* GOAL OF THE EXERCISE
Copy each line below word for word and drop every image.

* DATA FOR THIS TASK
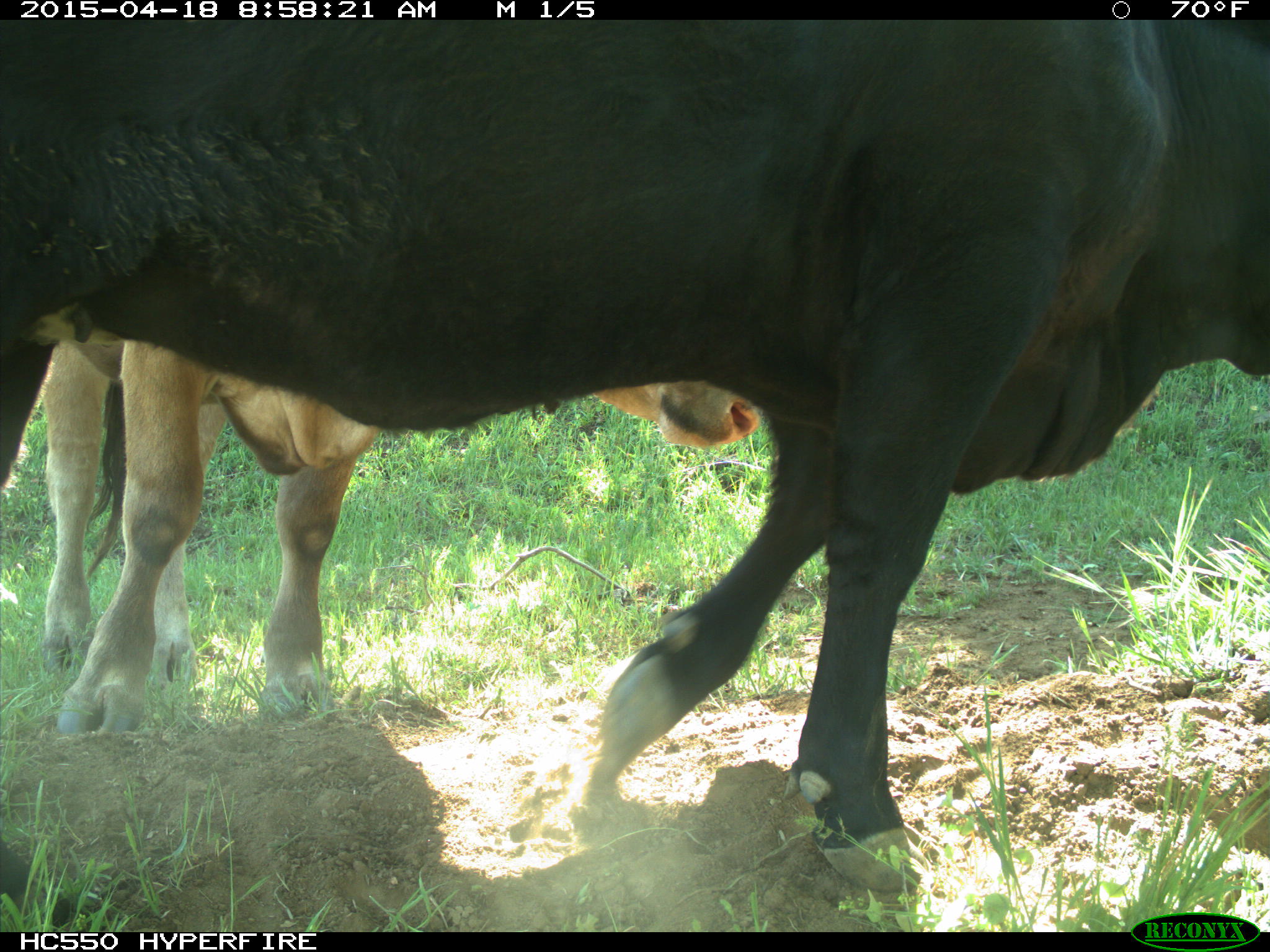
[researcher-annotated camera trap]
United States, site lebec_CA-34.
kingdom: Animalia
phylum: Chordata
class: Mammalia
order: Artiodactyla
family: Bovidae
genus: Bos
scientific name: Bos taurus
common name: domestic cow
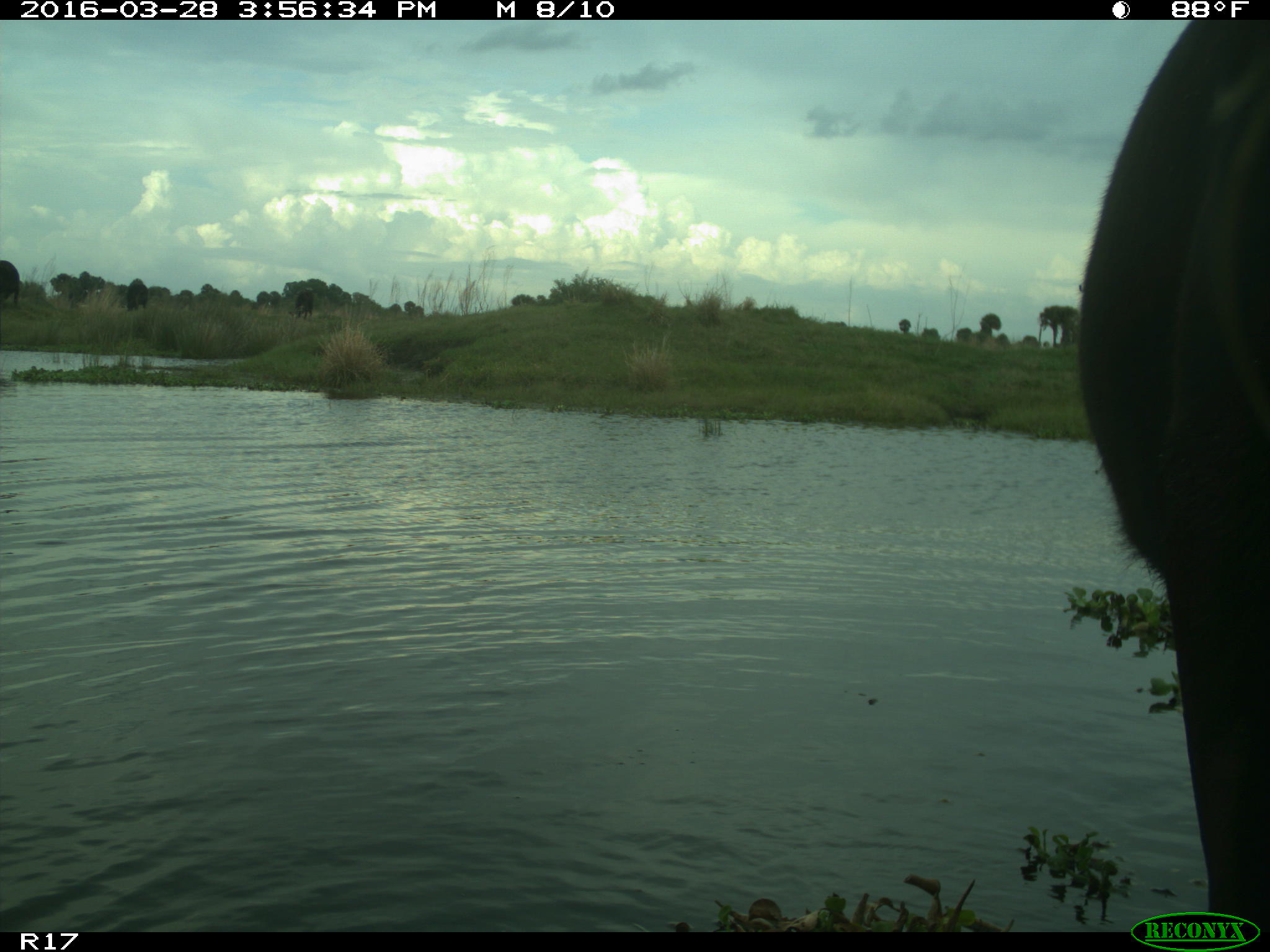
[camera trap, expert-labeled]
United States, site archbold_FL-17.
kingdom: Animalia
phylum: Chordata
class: Mammalia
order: Artiodactyla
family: Bovidae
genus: Bos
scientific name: Bos taurus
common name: domestic cow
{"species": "Bos taurus (domestic cow)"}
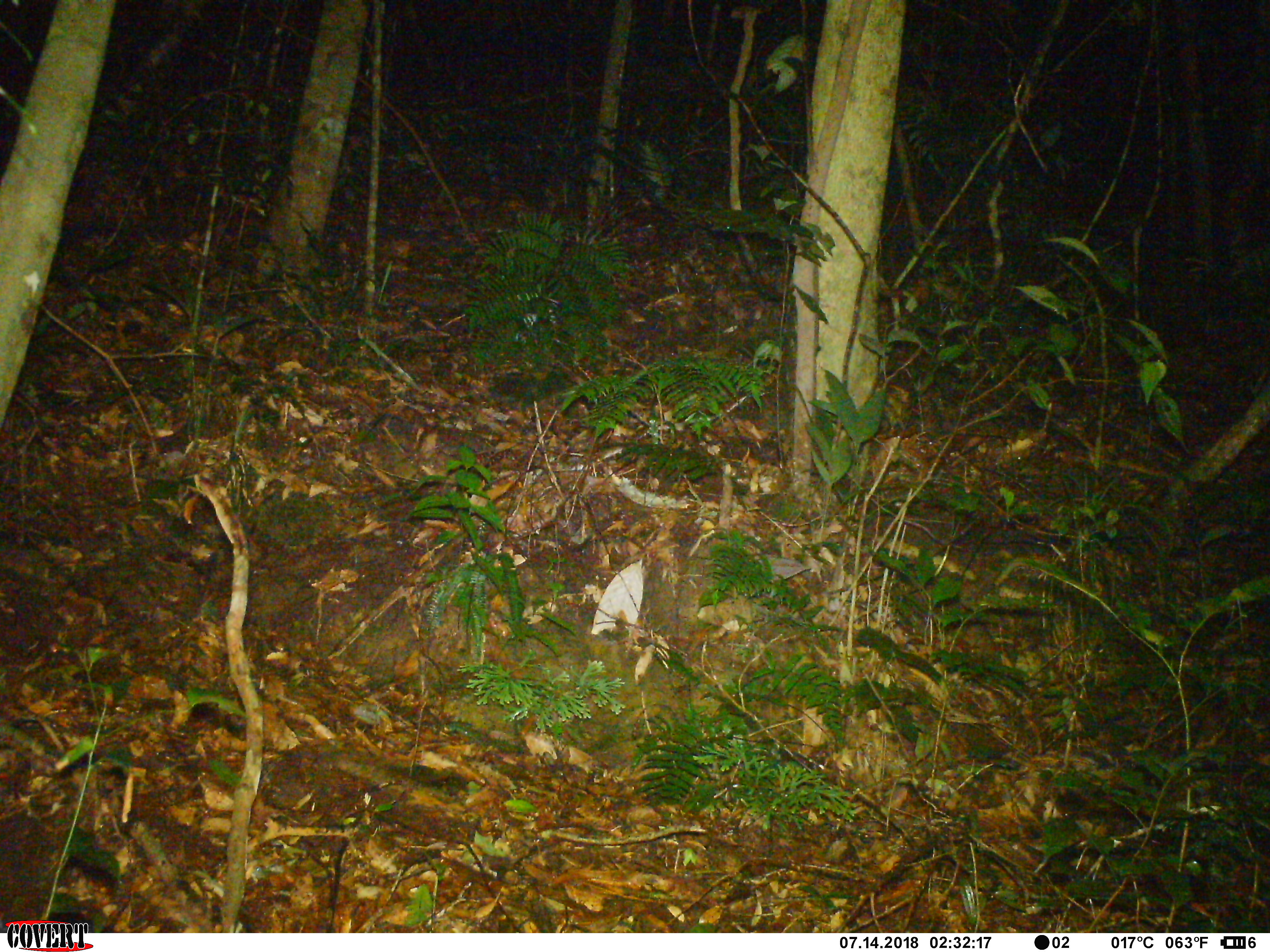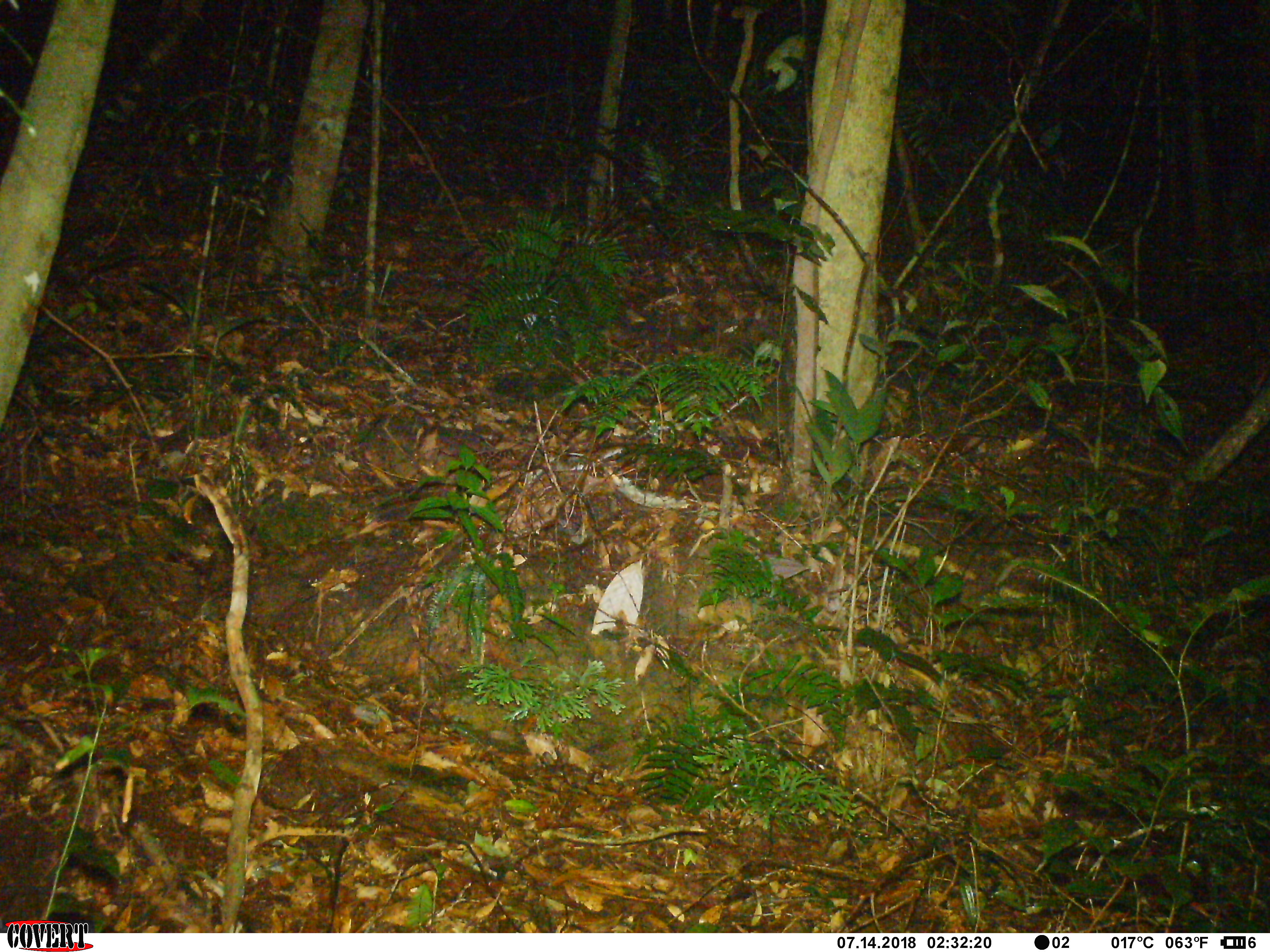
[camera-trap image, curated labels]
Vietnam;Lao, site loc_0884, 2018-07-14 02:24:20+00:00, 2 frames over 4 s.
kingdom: Animalia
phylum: Chordata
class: Mammalia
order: Rodentia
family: Muridae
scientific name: Muridae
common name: old-world mice and rats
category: unidentified murid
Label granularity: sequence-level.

* RESULT
[researcher-annotated camera trap]
United States, site lebec_CA-34.
kingdom: Animalia
phylum: Chordata
class: Mammalia
order: Artiodactyla
family: Bovidae
genus: Bos
scientific name: Bos taurus
common name: domestic cow
[camera trap, expert-labeled]
United States, site archbold_FL-17.
kingdom: Animalia
phylum: Chordata
class: Mammalia
order: Artiodactyla
family: Bovidae
genus: Bos
scientific name: Bos taurus
common name: domestic cow
{"species": "Bos taurus (domestic cow)"}
[camera-trap image, curated labels]
Vietnam;Lao, site loc_0884, 2018-07-14 02:24:20+00:00, 2 frames over 4 s.
kingdom: Animalia
phylum: Chordata
class: Mammalia
order: Rodentia
family: Muridae
scientific name: Muridae
common name: old-world mice and rats
category: unidentified murid
Label granularity: sequence-level.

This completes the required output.